__Description of the task__. What is needed is the full set of records, word for word, with no pictures.

Excerpts from a dataset
○ ○ ○

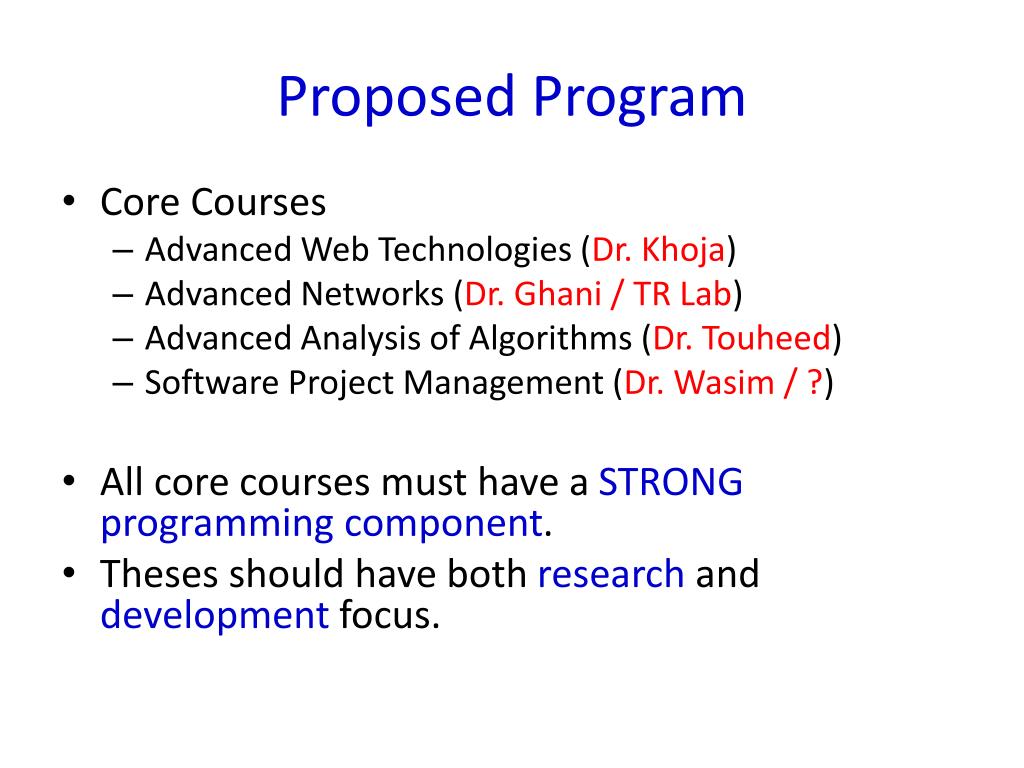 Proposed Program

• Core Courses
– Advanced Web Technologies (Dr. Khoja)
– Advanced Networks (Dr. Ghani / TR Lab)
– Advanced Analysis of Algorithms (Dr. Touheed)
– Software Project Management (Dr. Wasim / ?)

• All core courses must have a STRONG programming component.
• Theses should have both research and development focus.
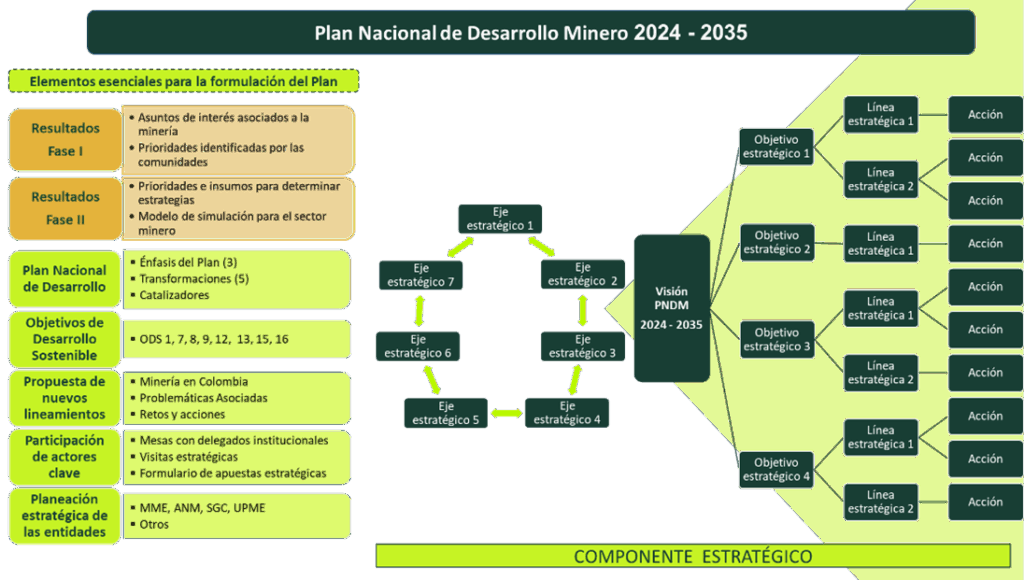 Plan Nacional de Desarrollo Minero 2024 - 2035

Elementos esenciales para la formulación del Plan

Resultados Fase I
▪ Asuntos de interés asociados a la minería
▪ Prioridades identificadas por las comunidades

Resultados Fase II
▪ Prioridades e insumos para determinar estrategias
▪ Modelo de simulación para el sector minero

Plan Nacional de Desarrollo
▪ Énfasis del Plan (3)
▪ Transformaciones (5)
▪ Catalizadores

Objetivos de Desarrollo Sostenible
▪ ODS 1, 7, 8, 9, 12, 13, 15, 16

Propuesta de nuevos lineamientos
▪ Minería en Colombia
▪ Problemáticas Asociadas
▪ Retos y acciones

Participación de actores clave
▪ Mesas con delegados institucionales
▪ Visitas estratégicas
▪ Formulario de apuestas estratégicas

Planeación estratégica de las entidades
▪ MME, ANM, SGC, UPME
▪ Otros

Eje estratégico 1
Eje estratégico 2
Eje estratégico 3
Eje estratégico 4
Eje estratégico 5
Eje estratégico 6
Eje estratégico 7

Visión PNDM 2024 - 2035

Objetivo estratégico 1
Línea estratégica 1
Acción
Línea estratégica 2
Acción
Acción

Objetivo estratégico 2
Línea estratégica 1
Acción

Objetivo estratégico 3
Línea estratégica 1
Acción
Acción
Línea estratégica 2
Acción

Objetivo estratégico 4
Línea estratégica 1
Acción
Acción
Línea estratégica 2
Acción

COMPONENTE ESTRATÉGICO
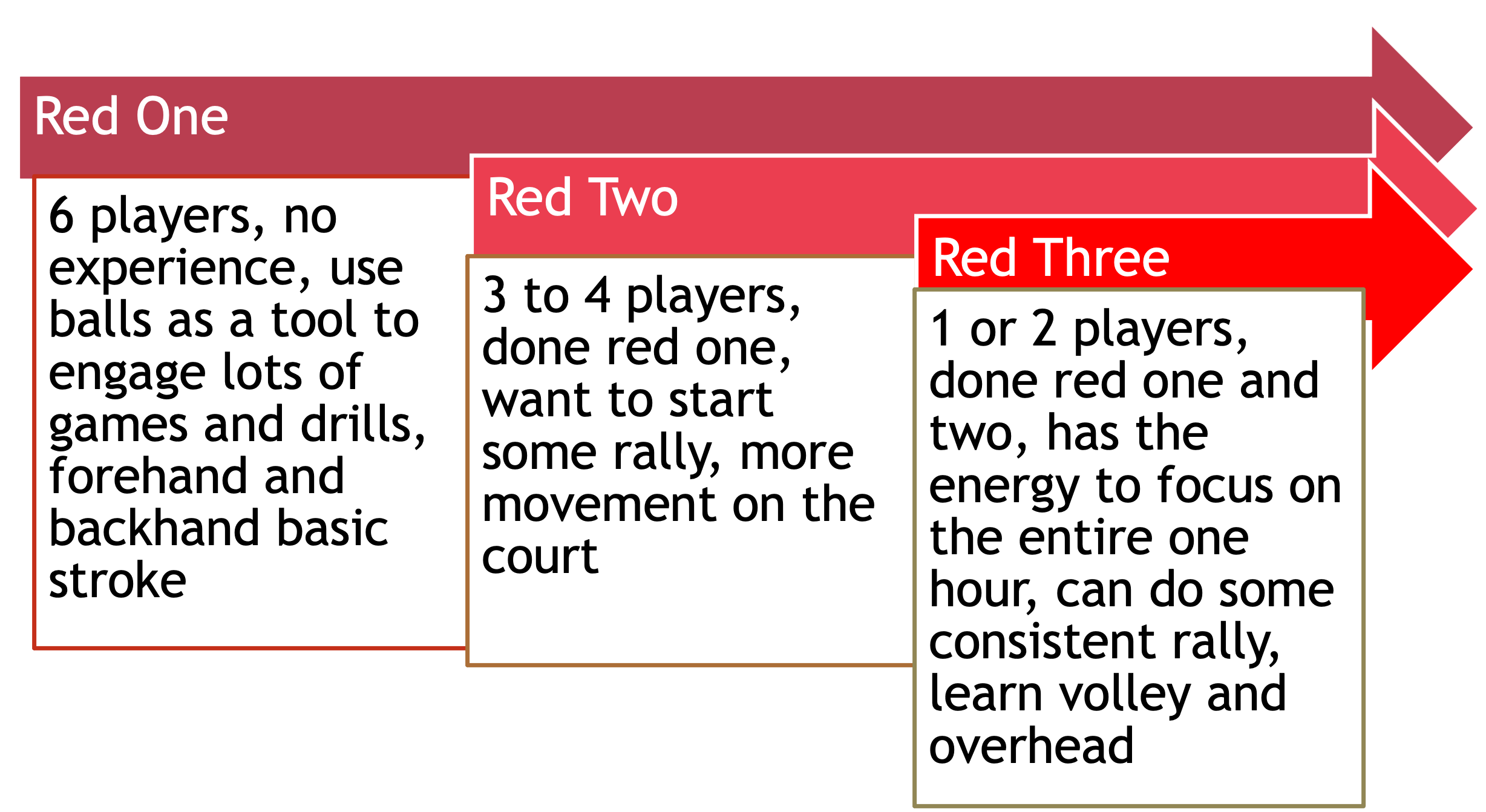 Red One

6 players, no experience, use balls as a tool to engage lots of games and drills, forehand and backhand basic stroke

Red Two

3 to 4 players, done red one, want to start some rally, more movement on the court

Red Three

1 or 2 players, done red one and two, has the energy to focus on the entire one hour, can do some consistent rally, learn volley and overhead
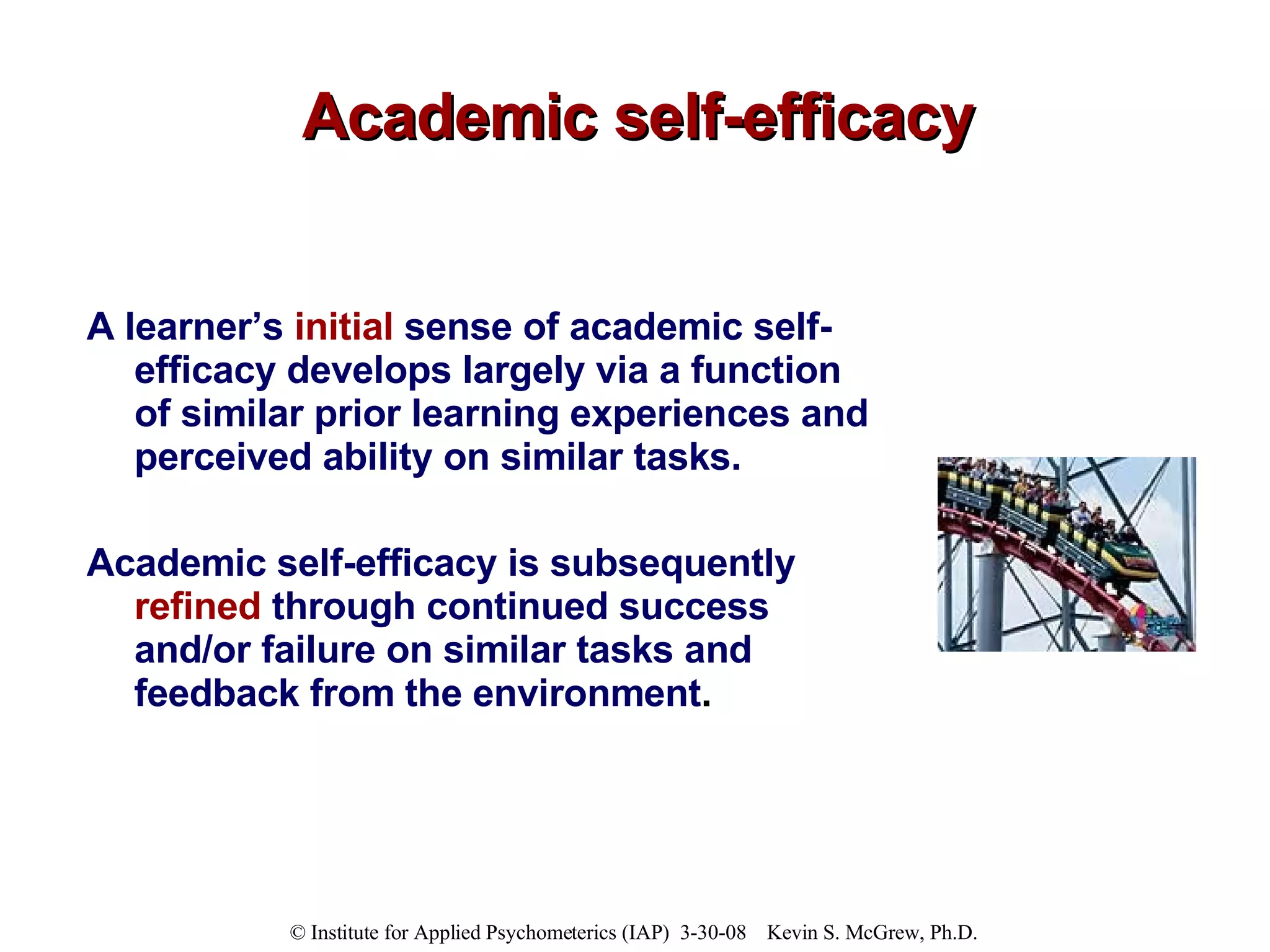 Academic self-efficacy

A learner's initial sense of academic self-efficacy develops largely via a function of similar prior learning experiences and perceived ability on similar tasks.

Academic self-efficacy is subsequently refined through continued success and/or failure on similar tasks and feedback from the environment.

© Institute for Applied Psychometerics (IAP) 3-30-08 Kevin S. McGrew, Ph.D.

○ ○ ○

__Final answer__.
 Proposed Program

• Core Courses
– Advanced Web Technologies (Dr. Khoja)
– Advanced Networks (Dr. Ghani / TR Lab)
– Advanced Analysis of Algorithms (Dr. Touheed)
– Software Project Management (Dr. Wasim / ?)

• All core courses must have a STRONG programming component.
• Theses should have both research and development focus.
 Plan Nacional de Desarrollo Minero 2024 - 2035

Elementos esenciales para la formulación del Plan

Resultados Fase I
▪ Asuntos de interés asociados a la minería
▪ Prioridades identificadas por las comunidades

Resultados Fase II
▪ Prioridades e insumos para determinar estrategias
▪ Modelo de simulación para el sector minero

Plan Nacional de Desarrollo
▪ Énfasis del Plan (3)
▪ Transformaciones (5)
▪ Catalizadores

Objetivos de Desarrollo Sostenible
▪ ODS 1, 7, 8, 9, 12, 13, 15, 16

Propuesta de nuevos lineamientos
▪ Minería en Colombia
▪ Problemáticas Asociadas
▪ Retos y acciones

Participación de actores clave
▪ Mesas con delegados institucionales
▪ Visitas estratégicas
▪ Formulario de apuestas estratégicas

Planeación estratégica de las entidades
▪ MME, ANM, SGC, UPME
▪ Otros

Eje estratégico 1
Eje estratégico 2
Eje estratégico 3
Eje estratégico 4
Eje estratégico 5
Eje estratégico 6
Eje estratégico 7

Visión PNDM 2024 - 2035

Objetivo estratégico 1
Línea estratégica 1
Acción
Línea estratégica 2
Acción
Acción

Objetivo estratégico 2
Línea estratégica 1
Acción

Objetivo estratégico 3
Línea estratégica 1
Acción
Acción
Línea estratégica 2
Acción

Objetivo estratégico 4
Línea estratégica 1
Acción
Acción
Línea estratégica 2
Acción

COMPONENTE ESTRATÉGICO
 Red One

6 players, no experience, use balls as a tool to engage lots of games and drills, forehand and backhand basic stroke

Red Two

3 to 4 players, done red one, want to start some rally, more movement on the court

Red Three

1 or 2 players, done red one and two, has the energy to focus on the entire one hour, can do some consistent rally, learn volley and overhead
 Academic self-efficacy

A learner's initial sense of academic self-efficacy develops largely via a function of similar prior learning experiences and perceived ability on similar tasks.

Academic self-efficacy is subsequently refined through continued success and/or failure on similar tasks and feedback from the environment.

© Institute for Applied Psychometerics (IAP) 3-30-08 Kevin S. McGrew, Ph.D.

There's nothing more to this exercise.